▸ Task prompt:
All lines in the records below that hold "Connochaetes" are to be shown.

Recorded data
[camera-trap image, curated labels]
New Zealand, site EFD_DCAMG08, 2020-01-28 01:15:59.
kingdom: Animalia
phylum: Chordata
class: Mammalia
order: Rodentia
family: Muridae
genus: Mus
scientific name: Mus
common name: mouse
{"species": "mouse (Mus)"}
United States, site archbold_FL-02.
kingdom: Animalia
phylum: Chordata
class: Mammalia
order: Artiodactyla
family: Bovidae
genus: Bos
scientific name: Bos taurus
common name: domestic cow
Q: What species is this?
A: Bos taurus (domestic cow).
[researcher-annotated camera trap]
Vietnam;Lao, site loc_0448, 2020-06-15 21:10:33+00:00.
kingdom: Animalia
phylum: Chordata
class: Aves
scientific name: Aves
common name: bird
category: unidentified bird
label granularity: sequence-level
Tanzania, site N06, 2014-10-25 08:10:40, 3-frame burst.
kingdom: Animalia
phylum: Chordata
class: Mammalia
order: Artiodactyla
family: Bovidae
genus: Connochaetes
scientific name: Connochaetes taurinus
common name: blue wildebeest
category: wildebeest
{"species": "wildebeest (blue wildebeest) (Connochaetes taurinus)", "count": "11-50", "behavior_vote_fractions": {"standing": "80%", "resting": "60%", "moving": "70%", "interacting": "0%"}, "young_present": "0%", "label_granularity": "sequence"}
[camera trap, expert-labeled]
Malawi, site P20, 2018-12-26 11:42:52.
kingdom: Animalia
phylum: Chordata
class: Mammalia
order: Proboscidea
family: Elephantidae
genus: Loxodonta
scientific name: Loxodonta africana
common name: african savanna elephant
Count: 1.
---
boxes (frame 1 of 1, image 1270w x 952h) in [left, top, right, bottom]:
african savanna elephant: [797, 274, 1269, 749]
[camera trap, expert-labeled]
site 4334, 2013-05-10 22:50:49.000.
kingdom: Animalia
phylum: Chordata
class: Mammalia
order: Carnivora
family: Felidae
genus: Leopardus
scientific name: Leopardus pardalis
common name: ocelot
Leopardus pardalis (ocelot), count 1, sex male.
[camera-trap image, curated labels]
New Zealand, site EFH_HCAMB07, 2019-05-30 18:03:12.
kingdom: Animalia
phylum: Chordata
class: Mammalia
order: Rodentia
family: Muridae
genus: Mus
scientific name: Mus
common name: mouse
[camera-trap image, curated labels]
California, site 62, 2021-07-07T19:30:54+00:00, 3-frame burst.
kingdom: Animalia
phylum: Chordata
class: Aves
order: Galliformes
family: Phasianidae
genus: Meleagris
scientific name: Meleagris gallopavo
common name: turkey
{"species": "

▸ Completed exercise:
genus: Connochaetes
scientific name: Connochaetes taurinus
{"species": "wildebeest (blue wildebeest) (Connochaetes taurinus)", "count": "11-50", "behavior_vote_fractions": {"standing": "80%", "resting": "60%", "moving": "70%", "interacting": "0%"}, "young_present": "0%", "label_granularity": "sequence"}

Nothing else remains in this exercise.